[Entries supplied — start]

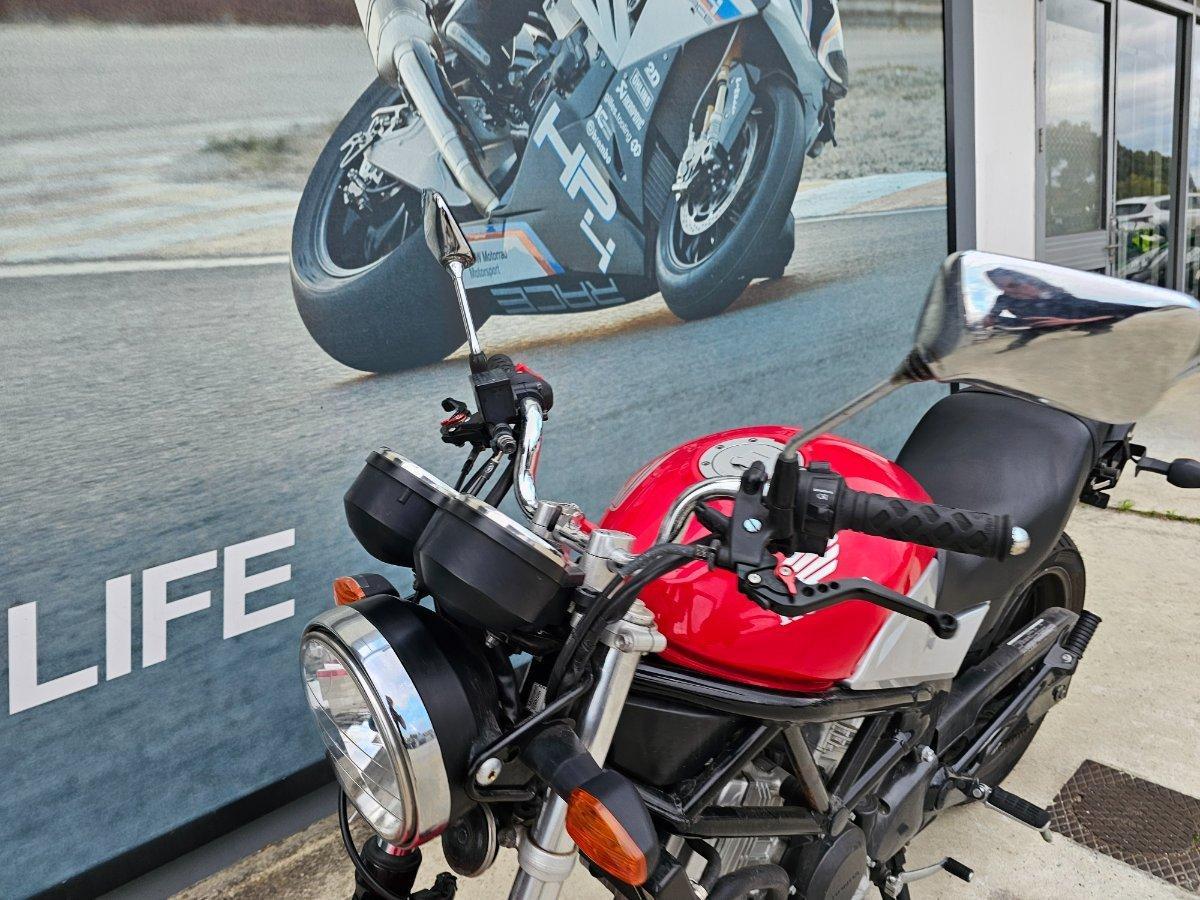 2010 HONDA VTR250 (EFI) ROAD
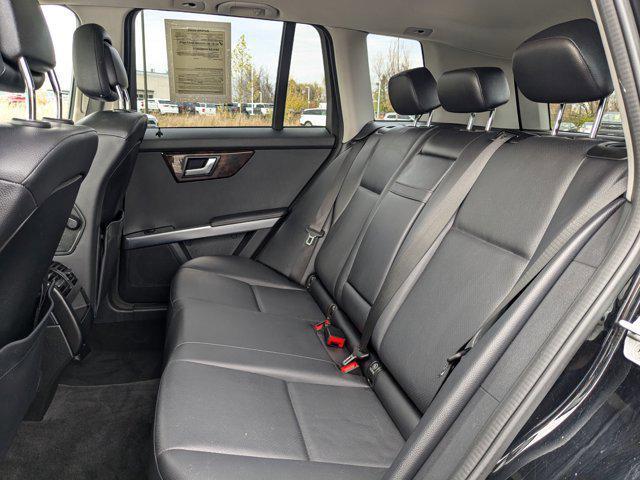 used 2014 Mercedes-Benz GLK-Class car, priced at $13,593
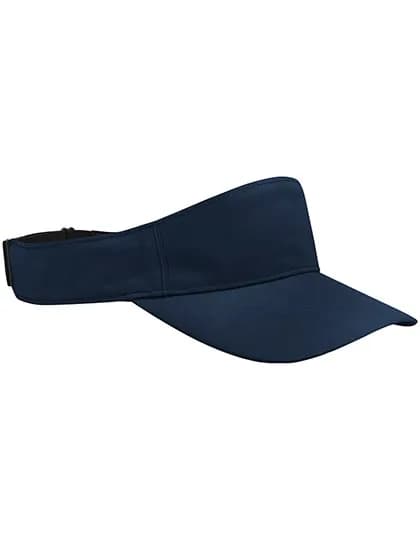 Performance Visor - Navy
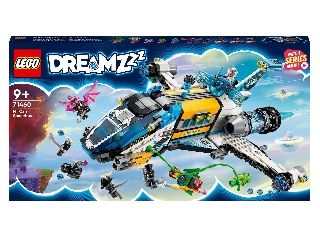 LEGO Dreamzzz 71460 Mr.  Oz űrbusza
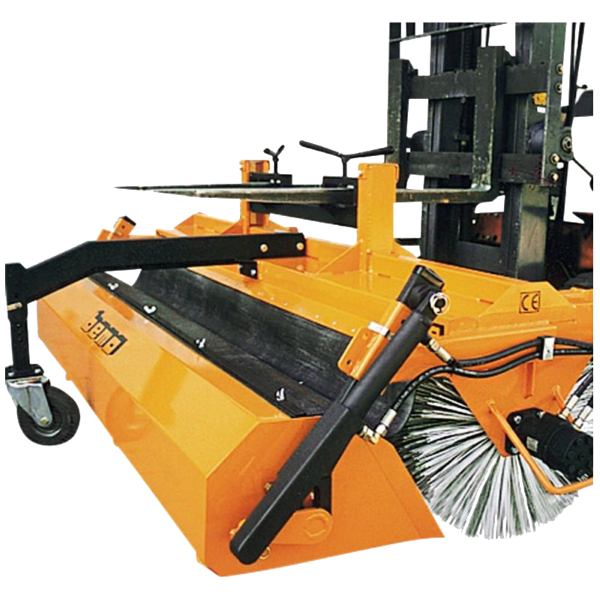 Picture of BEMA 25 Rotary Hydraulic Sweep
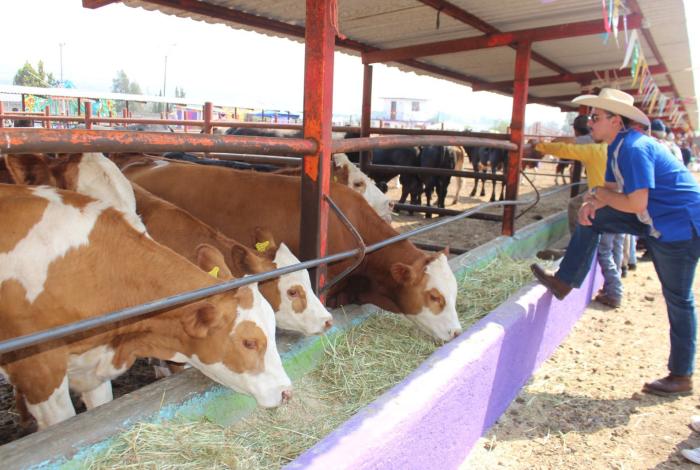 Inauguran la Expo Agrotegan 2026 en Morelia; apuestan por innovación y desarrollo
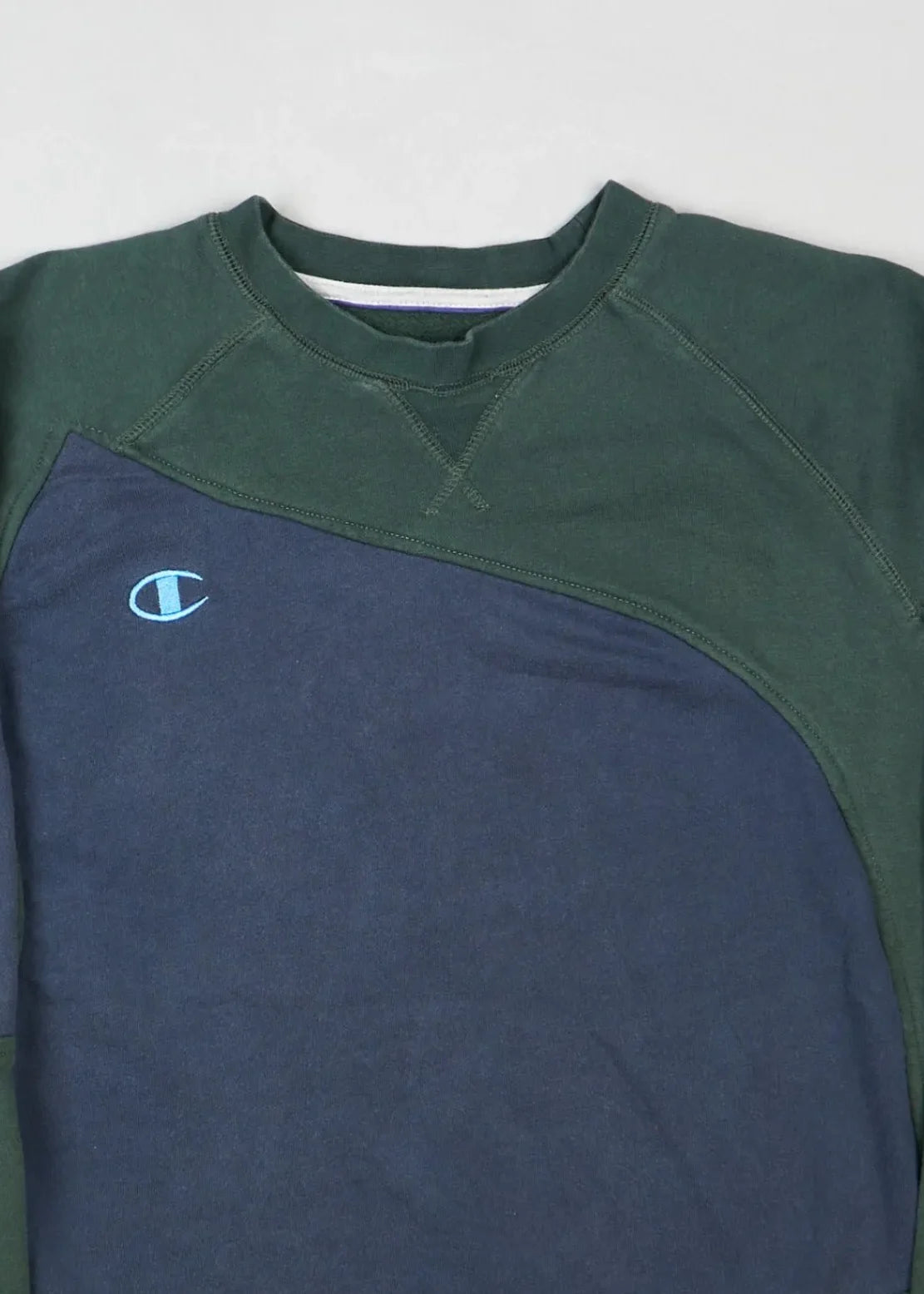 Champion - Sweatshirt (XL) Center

[Entries supplied — finish]

Give again, word for word, the lines above from the one with "Performance Visor - Navy" through the final line of the data, both ends included. Do not copy any picture.

__Exercise answer__
 Performance Visor - Navy
 LEGO Dreamzzz 71460 Mr.  Oz űrbusza
 Picture of BEMA 25 Rotary Hydraulic Sweep
 Inauguran la Expo Agrotegan 2026 en Morelia; apuestan por innovación y desarrollo
 Champion - Sweatshirt (XL) Center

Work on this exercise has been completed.